What the interviewer is really asking

They are not asking for your biography. They are asking: why are you sitting in this chair, and why should I keep listening? It is a softball to let you frame yourself before the harder questions arrive. Treat it as your opening argument, not small talk.

The mistake is starting at birth. "I grew up in..." Nobody needs that. Start where your relevant professional story begins.

The present-past-future structure

The cleanest framework fits in three moves, and it keeps you to about 90 seconds naturally:

  1. Present. Start with where you are now and what you do. One or two sentences: your current role and a headline of what you are good at.
  2. Past. Briefly, how you got here. Pick the one or two experiences that built the skills this job needs. Not a full career tour, just the relevant thread.
  3. Future. Why you are here, in this room, now. Connect your trajectory to this specific role.
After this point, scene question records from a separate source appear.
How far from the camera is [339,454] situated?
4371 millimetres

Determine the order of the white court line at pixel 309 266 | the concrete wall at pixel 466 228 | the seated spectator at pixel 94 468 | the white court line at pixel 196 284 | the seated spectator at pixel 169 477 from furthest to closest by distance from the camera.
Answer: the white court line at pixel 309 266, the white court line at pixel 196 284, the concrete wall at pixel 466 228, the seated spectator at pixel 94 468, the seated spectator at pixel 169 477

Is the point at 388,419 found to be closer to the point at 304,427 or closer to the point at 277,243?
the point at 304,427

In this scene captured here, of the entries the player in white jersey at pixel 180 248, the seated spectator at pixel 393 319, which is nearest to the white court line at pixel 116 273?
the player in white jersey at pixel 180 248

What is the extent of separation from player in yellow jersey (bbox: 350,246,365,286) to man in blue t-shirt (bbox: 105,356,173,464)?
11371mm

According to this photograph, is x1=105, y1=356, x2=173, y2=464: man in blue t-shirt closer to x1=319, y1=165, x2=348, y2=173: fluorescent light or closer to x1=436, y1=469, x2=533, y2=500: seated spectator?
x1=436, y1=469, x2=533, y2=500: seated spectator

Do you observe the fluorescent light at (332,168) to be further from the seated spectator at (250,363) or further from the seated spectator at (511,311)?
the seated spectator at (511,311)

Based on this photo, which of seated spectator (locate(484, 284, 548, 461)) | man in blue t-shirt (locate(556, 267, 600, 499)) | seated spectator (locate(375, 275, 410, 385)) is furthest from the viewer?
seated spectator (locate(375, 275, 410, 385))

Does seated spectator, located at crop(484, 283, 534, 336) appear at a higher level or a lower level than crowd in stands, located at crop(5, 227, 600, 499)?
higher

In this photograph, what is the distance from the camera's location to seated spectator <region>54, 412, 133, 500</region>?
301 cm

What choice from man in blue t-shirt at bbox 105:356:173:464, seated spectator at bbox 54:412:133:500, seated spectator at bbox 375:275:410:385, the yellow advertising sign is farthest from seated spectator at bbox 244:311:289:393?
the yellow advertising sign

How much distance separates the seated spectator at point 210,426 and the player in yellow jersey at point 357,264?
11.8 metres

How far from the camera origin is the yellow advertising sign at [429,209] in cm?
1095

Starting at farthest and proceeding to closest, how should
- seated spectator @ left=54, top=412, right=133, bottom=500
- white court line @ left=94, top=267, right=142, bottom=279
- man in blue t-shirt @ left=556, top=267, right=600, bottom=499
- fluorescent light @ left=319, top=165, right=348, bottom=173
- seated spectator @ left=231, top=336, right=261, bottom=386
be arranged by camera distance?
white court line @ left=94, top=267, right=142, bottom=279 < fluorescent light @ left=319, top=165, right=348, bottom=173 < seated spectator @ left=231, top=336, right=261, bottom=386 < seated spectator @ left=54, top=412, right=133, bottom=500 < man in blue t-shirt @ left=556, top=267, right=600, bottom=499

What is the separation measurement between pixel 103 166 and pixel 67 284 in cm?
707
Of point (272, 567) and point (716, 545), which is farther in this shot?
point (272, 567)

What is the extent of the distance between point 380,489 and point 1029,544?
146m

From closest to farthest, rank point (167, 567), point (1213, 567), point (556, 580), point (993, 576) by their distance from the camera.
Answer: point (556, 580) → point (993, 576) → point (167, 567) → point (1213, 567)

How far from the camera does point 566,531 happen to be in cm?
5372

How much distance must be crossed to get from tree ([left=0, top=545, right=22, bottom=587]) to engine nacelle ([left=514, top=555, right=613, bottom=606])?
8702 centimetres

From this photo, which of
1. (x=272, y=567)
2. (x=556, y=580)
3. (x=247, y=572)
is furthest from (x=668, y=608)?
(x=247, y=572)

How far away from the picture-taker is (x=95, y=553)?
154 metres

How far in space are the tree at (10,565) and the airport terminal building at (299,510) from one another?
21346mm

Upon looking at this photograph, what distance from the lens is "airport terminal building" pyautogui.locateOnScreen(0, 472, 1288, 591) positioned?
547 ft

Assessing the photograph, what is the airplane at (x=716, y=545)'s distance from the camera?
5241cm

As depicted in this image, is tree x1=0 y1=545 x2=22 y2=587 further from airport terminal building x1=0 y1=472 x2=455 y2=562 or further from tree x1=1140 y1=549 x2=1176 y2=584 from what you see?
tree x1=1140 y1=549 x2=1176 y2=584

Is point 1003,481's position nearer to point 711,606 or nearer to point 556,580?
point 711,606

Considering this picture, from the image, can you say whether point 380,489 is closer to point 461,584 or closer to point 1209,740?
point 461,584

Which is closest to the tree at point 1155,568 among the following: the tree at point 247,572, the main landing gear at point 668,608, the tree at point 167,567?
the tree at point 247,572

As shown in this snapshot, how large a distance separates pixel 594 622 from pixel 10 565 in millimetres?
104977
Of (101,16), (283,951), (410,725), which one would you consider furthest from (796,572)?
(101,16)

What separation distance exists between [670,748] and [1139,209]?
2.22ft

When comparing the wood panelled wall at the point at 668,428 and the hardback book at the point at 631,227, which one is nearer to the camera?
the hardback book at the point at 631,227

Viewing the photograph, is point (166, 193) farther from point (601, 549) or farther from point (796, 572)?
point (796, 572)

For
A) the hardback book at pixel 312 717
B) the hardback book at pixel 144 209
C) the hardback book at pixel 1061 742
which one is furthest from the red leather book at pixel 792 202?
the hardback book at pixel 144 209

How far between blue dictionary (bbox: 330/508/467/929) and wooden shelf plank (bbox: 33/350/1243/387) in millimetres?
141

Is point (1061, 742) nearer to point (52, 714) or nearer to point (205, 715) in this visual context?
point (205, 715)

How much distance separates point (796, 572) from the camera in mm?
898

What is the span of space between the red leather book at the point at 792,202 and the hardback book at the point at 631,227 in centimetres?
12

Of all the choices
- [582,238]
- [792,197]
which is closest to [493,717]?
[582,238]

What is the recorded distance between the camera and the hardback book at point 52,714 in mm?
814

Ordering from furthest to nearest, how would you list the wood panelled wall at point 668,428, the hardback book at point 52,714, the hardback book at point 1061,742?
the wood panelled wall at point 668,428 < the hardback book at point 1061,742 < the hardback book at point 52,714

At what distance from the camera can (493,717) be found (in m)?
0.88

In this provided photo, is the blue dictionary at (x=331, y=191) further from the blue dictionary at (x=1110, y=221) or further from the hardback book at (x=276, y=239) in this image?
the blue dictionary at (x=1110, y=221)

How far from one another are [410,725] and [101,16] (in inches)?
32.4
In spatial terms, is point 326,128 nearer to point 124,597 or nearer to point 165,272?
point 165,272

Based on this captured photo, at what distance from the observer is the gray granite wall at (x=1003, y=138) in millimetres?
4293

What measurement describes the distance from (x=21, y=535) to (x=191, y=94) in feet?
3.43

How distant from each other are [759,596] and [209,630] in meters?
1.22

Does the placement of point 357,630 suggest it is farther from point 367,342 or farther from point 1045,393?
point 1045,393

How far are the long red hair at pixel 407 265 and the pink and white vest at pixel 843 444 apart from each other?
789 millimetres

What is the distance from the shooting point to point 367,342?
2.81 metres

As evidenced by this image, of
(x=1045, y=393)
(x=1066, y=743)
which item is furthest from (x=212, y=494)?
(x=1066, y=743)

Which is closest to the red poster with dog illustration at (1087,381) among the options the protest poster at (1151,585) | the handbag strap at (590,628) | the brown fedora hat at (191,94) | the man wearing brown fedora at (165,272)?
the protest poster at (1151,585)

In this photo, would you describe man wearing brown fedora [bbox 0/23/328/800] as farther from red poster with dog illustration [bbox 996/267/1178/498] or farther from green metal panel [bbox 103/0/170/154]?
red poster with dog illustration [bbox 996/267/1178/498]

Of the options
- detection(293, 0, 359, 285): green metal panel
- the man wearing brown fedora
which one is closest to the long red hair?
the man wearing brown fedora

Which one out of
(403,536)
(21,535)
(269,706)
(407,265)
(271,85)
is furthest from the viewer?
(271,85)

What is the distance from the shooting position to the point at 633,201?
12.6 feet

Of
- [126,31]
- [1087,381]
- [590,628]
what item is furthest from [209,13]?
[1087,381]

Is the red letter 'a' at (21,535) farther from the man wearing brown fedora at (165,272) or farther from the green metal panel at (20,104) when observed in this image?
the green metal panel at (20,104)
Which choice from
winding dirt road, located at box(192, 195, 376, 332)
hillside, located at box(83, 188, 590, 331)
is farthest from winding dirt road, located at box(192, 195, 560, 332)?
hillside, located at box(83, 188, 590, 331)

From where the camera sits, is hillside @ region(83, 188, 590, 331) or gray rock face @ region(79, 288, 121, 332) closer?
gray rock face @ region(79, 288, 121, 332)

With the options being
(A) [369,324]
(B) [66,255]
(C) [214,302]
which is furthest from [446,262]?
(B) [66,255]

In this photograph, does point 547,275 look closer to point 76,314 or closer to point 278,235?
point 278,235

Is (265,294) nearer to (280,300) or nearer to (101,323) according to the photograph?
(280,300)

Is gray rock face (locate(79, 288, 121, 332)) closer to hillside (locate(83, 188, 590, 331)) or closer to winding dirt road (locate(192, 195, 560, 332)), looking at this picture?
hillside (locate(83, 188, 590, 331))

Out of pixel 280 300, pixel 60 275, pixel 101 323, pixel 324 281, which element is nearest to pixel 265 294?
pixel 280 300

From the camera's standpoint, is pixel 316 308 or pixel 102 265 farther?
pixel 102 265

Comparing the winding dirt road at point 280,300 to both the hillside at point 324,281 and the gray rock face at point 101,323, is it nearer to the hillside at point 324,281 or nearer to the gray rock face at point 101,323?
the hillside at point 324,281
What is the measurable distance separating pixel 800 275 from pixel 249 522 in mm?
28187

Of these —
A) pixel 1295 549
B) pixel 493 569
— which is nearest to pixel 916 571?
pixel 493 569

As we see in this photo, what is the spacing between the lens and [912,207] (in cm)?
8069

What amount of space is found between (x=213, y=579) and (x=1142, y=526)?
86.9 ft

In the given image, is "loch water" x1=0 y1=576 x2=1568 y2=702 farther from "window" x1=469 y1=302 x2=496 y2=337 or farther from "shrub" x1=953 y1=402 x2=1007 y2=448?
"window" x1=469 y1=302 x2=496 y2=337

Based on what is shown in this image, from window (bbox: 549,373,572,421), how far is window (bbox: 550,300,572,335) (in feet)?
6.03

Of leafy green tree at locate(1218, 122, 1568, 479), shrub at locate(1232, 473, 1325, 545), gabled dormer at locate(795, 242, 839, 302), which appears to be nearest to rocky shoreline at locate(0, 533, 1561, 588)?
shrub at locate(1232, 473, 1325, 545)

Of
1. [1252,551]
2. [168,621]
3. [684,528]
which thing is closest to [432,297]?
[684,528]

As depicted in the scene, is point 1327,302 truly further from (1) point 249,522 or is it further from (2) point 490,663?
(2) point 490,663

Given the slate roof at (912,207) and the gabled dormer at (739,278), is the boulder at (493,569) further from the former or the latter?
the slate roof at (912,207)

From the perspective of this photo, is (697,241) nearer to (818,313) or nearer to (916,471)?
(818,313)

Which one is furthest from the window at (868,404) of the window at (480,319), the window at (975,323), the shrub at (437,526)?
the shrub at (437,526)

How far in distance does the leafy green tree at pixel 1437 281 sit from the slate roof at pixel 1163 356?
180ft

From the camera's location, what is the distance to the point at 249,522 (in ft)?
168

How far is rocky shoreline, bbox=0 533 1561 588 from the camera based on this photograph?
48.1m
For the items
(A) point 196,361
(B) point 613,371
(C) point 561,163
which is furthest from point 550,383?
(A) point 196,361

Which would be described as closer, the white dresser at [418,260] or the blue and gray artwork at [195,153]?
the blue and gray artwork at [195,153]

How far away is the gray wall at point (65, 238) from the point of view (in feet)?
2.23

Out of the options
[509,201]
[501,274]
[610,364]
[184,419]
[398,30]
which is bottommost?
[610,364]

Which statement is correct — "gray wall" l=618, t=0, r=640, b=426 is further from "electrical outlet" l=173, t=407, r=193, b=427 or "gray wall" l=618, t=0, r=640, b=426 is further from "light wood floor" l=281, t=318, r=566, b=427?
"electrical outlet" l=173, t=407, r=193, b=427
That last move is what most people skip, and it is the most important. It answers the unspoken "why us?"

A worked example

Here is the structure in action for a marketing role:

"I'm a content marketer with about five years in B2B SaaS, currently leading the blog and email program at a fintech startup. I started on the writing side, then moved into strategy when I realized I was more interested in why content works than just producing it, so I taught myself analytics and ran our first full funnel experiment. That's what pulls me toward this role, you're building a content engine from an earlier stage, and that's exactly the problem I'm best at."

Notice it is concrete, it has a thread, and it lands on why this job. No life story, no list of every job ever held.

Keep it to the point

Ninety seconds. If you cannot say it in 90 seconds, you have not decided what matters yet.

Practice it out loud until it sounds natural, not memorized. The goal is fluency, not recitation. A few run-throughs in the mirror or to a friend is enough to stop the rambling reflex.

Tailor it to the job

The "future" part changes for every interview. Read the job description and pick the thread of your past that points straight at what they need. The same person interviewing for two different roles should give two slightly different answers.

This is also a good moment to make sure your CV tells the same story your answer does. If you built your CV from your LinkedIn profile with a tool like Postulit, your verbal pitch and your written history will line up, which makes you read as consistent and credible.

Get this answer right and you walk into the rest of the interview with momentum. It is the cheapest preparation win available, so do not waste it improvising.